The Man Who Was Thursday

Bert Danher was a crossword compiler for The Daily Telegraph newspaper. His puzzles appeared on Thursdays, and he was considered the most inventive of The Daily Telegraph's 10 compilers. Anagrams were a favorite, and his love of classical music also was evident in many of his clues.

Born in Liverpool, Mr. Danher became a clerk with the Liverpool Cotton Commission after leaving school. During World War II, he trained as a Royal Air Force crewman, but never saw active service.

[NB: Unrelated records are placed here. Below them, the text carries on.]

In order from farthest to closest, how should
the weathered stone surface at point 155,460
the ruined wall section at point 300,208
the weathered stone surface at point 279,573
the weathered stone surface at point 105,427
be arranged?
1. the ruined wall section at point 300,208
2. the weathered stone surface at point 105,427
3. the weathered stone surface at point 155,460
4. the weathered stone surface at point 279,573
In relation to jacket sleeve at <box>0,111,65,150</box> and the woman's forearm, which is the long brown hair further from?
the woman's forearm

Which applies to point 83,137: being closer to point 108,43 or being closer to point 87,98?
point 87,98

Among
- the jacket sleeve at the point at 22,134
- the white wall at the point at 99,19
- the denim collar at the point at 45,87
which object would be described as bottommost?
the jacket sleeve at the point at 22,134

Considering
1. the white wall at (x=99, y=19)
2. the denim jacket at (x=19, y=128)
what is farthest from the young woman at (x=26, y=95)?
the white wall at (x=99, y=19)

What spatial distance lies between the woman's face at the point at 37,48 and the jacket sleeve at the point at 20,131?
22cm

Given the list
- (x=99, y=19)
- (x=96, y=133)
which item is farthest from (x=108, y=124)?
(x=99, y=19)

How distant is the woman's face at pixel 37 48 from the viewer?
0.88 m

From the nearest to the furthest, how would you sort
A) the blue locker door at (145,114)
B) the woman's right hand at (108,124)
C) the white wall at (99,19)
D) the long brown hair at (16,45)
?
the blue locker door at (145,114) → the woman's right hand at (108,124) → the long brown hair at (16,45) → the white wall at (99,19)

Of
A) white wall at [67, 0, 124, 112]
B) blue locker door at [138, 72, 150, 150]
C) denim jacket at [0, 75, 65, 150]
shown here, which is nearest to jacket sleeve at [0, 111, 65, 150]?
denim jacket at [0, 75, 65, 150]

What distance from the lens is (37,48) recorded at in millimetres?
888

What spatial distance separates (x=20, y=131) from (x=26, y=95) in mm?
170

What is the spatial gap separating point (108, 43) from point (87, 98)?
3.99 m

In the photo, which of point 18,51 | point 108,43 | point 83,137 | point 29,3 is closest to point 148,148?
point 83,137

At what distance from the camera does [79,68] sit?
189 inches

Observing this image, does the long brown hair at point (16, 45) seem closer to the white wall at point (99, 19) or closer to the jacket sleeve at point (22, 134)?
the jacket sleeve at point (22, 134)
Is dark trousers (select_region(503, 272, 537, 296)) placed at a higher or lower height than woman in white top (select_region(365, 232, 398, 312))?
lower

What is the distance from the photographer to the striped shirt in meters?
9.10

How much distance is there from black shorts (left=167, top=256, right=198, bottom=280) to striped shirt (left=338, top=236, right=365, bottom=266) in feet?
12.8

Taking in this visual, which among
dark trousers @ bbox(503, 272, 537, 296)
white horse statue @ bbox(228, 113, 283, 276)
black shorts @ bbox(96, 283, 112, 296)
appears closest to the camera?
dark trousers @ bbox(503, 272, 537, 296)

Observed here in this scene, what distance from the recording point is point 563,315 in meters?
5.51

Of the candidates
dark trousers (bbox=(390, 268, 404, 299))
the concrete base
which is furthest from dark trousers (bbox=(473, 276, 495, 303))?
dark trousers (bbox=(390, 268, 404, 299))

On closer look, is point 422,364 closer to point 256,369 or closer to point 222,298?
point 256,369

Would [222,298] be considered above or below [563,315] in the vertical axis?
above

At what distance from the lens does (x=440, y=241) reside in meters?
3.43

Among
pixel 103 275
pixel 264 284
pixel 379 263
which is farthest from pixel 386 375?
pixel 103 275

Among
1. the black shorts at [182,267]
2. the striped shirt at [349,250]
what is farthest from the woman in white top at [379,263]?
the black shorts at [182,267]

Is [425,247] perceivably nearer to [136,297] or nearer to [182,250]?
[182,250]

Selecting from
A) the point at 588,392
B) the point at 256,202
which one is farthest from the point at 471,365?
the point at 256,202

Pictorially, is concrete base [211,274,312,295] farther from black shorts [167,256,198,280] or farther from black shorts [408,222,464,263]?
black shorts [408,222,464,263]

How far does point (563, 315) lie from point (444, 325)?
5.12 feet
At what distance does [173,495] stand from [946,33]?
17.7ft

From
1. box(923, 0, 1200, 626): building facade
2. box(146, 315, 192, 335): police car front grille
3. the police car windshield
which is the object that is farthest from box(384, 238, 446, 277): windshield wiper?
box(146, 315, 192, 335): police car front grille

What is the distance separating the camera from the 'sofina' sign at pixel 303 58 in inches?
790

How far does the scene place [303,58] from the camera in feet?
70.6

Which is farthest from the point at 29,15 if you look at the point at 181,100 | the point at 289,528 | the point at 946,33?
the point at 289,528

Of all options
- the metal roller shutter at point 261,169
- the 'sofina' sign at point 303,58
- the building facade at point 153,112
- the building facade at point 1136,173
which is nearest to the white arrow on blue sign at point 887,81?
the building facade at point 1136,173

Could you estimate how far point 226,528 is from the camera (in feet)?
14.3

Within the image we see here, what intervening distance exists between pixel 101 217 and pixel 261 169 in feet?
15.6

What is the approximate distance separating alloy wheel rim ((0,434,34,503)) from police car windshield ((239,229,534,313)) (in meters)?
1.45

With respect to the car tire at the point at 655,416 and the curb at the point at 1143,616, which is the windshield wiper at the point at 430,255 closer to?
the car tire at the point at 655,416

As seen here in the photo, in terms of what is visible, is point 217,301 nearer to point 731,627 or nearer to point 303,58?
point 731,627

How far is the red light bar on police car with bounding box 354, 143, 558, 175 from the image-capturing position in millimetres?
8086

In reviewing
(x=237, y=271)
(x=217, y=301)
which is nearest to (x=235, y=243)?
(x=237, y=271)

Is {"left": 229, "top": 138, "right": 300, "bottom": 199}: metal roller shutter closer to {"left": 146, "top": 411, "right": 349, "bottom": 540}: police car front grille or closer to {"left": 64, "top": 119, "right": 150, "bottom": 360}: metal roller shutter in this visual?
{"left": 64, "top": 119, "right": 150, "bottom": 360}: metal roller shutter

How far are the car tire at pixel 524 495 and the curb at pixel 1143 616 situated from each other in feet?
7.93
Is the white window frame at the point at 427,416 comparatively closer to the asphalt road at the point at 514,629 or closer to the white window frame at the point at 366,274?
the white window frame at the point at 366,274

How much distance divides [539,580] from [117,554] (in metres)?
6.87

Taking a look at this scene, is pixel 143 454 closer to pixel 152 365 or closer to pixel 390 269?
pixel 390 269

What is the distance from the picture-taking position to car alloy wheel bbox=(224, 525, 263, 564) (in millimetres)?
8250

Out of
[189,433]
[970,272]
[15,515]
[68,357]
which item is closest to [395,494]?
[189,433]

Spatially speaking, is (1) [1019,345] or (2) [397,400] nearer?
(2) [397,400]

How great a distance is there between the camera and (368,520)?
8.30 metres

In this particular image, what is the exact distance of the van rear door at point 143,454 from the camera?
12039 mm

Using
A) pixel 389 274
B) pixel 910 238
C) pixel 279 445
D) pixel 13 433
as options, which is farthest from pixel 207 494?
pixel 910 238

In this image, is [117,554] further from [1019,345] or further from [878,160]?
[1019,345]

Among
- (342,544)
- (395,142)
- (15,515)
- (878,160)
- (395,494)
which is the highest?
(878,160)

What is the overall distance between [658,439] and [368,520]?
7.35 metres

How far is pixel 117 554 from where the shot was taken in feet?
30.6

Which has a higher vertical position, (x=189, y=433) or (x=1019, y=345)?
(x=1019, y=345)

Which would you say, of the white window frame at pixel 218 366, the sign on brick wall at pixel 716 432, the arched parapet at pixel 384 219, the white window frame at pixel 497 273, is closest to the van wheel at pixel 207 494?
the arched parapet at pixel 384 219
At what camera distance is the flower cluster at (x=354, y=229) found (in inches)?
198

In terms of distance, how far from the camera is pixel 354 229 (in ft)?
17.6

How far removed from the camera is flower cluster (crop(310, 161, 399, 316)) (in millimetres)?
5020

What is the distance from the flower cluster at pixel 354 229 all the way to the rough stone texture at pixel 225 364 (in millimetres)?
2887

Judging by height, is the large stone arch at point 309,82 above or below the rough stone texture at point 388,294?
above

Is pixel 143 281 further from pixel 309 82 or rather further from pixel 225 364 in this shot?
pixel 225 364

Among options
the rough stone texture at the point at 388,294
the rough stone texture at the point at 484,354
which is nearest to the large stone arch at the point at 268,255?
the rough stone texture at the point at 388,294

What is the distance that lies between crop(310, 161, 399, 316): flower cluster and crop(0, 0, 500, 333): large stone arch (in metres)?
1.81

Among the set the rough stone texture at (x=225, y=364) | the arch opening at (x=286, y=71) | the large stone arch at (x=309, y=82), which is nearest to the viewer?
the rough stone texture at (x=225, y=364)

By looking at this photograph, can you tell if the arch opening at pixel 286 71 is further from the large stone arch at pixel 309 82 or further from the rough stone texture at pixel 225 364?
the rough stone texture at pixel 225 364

Mr. Danher spent eight years as an insurance inspector in Wales and then worked as a music teacher in the Liverpool area; he once played the French horn with the Royal Liverpool Harmonic and ran an amateur orchestra that gave Simon Rattle one of his first conducting jobs.

His uncle Jim McCartney - Paul's father - inspired his love of crosswords, and in 1974 Mr. Danher became a professional compiler, contributing puzzles to several London papers, including The Guardian and The Times.

He also wrote questions for the TV quiz show, 'University Challenge'.

Queen Elizabeth II reportedly did his crosswords and the Queen Mother reportedly is also a fan. An enlarged copy of her birthday crossword, consisting of clues about her life, was carried by two children at a parade in London to mark the royal matriarch's centenary.

Bert Danher died on 14th March 2002 in his home town of Oxton near Birkenhead in northwest England. His final crossword was published on 31 May 2002, and was a special prize puzzle to mark the occasion.